[EXTRACT TO READ]
________________

Because of the Blitz, a whole London private school for boys has been evacuated to the Isle of Skye in Scotland and today they have arrived at the ferry to take them there. Also turning up is a new master, William Lamb (Will Hay), who has come out of retirement to teach, and the boys think they will have some fun at his expense. When he boards, they all crowd round him to ask for his autograph while one of their number unties the straps on his suitcase, so that when he rises to leave the ferry, the contents fall out, he misses the bus, and has to walk eight miles to the new school...
Charming! But if Hay's celebrated bumbling schoolmaster character was not the butt of the humour, then we would be in the unthinkable position of having to take him seriously, and that would never do. For his first star comedy at Ealing, he returned to the act he was most familiar with, leaving Moore Marriott and Graham Moffatt - his former sidekicks - behind to carry the show on his own. If the public were perturbed by him ditching his old team, then they didn't show it and the presence of his best director, Marcel Varnel, could only have helped this become a huge hit.
It's essentially one of those old dark house comedies that comedians returned to again and again for decades, except this one is set in a castle that the caretaker, John Laurie, inimitably informs anyone who will listen is haunted. Yes, keep an ear out for the bagpipes sounding over the battlements, a sure sign that the old curse that struck all those centuries ago is about to occur again. Not that any of the teachers or pupils pay any attention to that - well, maybe Lamb has his doubts, as does his new friend Tisdale (Claude Hulbert), but they are not the possessors of the keenest of minds.
To this double act's credit, although we chuckle at their incompetence we do want to see them solve the mystery, but first we are offered a bit of business strongly reminiscent of Hay's music hall routines. He was of course a past master at this type of humour, and is still very funny today, especially if you're familiar with the British society he was performing in, so if he doesn't endure as well as the Carry Ons then he does appear at somewhere near his best in this, playing the fool whose students know far more than he does, even as he is at great pains to hide it.

________________

[REQUIRED ACTION 1]
According to the film review, why does Lamb miss the bus and end up walking eight miles to the new school?
[REQUIRED ACTION 2]
Decide whether each statement agrees with the film review, answering yes or no and quoting the deciding words: (a) Hay kept Moore Marriott and Graham Moffatt alongside him for this picture. (b) John Laurie plays the caretaker. (c) Marcel Varnel directed the film.
[REQUIRED ACTION 3]
Resume the film review after its final sentence.

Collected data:
________________

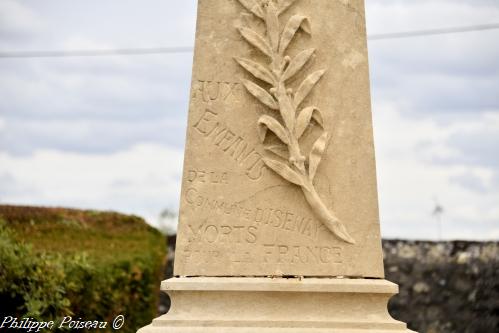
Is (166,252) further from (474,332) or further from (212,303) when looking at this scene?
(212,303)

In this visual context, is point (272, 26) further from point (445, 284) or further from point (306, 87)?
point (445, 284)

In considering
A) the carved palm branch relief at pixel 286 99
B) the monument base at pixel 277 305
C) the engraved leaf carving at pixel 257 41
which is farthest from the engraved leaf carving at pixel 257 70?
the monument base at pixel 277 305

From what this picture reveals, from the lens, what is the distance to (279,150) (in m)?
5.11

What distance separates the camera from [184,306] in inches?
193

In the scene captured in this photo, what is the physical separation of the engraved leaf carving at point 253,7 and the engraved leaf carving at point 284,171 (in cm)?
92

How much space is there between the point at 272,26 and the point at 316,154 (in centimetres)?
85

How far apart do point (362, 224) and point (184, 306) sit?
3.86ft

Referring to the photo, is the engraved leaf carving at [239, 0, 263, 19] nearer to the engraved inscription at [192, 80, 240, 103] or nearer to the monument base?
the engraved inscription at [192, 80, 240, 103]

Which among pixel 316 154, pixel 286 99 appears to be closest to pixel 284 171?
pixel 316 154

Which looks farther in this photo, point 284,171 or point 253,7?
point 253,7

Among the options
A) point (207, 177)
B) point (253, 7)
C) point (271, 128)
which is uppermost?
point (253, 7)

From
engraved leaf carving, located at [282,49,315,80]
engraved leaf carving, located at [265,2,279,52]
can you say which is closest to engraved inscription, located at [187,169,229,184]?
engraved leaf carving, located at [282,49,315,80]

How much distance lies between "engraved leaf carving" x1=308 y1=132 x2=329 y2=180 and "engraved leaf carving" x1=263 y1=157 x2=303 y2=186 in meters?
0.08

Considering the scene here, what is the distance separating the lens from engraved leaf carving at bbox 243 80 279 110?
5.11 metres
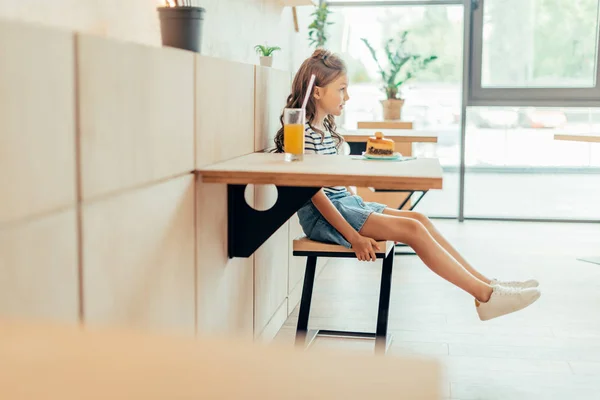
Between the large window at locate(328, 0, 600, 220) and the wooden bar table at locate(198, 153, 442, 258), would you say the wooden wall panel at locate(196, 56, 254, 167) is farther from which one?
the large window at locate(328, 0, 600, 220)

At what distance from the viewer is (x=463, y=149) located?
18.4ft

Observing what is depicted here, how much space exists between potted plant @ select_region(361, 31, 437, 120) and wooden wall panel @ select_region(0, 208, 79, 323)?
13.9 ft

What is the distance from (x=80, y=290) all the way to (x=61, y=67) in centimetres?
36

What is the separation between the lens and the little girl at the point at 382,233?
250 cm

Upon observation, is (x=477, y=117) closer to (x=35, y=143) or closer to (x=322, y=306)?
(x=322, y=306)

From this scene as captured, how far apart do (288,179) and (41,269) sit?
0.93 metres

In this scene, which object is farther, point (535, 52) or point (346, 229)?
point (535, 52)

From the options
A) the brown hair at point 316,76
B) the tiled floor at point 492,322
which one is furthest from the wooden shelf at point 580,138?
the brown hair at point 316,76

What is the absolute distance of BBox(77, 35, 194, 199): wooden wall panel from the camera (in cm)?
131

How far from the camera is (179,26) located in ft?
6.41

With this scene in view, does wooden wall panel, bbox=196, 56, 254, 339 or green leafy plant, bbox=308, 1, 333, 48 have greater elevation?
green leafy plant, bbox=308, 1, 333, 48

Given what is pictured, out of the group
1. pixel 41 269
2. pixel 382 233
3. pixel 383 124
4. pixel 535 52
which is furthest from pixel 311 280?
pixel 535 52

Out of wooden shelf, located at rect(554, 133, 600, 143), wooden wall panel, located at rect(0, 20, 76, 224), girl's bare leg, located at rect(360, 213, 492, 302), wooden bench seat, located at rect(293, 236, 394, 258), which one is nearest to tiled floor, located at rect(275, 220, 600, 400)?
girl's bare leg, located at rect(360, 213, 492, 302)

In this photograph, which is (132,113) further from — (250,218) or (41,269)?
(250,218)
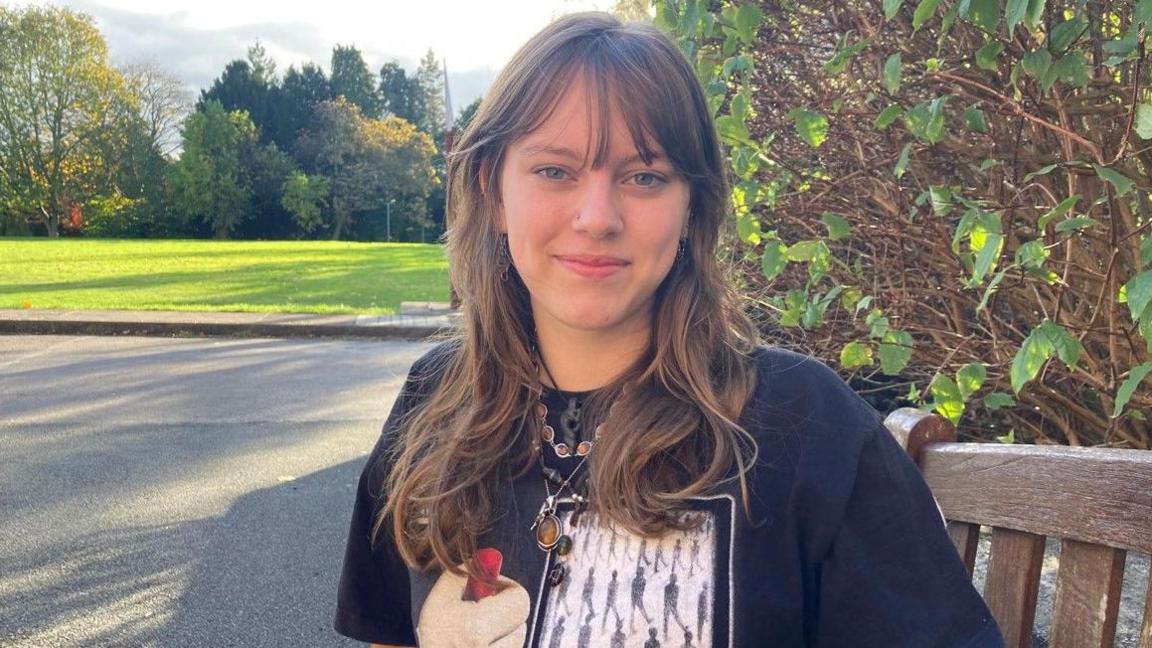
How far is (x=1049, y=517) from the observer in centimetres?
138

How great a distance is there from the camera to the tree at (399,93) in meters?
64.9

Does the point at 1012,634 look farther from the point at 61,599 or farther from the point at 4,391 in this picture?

________________

[ANSWER 1]
While the boys crowd around him on the ferry asking for his autograph, one of them unties the straps on his suitcase. When he rises to leave the ferry, the contents fall out, so he misses the bus and has to walk.

[ANSWER 2]
(a) No: "leaving Moore Marriott and Graham Moffatt - his former sidekicks - behind to carry the show on his own"
(b) Yes: "the caretaker, John Laurie, inimitably informs anyone who will listen is haunted"
(c) Yes: "the presence of his best director, Marcel Varnel"

[ANSWER 3]
Talking of Carry Ons, one of Hay's sidekicks in this is Charles Hawtrey as a pupil who starts off as the bane of Lamb's teaching life and ends up as one of his allies. It's a performance that can irritate at first, but then it's supposed to, so by the time he's one of the heroes he has proved himself worthy of our praise, and Hawtrey was already a seasoned player in this type of thing. As to that mystery, there's a murder involved that appears to be down to the curse when the headmaster turns up dead in his room, an apparent suicide after taking the rat poison Lamb has concocted. The solution to all this is very much of the war years, as British films were keen to do their part, and along the way are such highlights as the ink test and the courtroom in the barn, not to mention the runaround that comprises the finale. This also includes the classic exchange between the bemused Scottish sergeant and the flattered Lamb: "I dinna mind yer face," "Oh, well, I don't mind yours!" Winningly, it ends with Hay telling us we can all go home if we like. Music by Ernest Irving.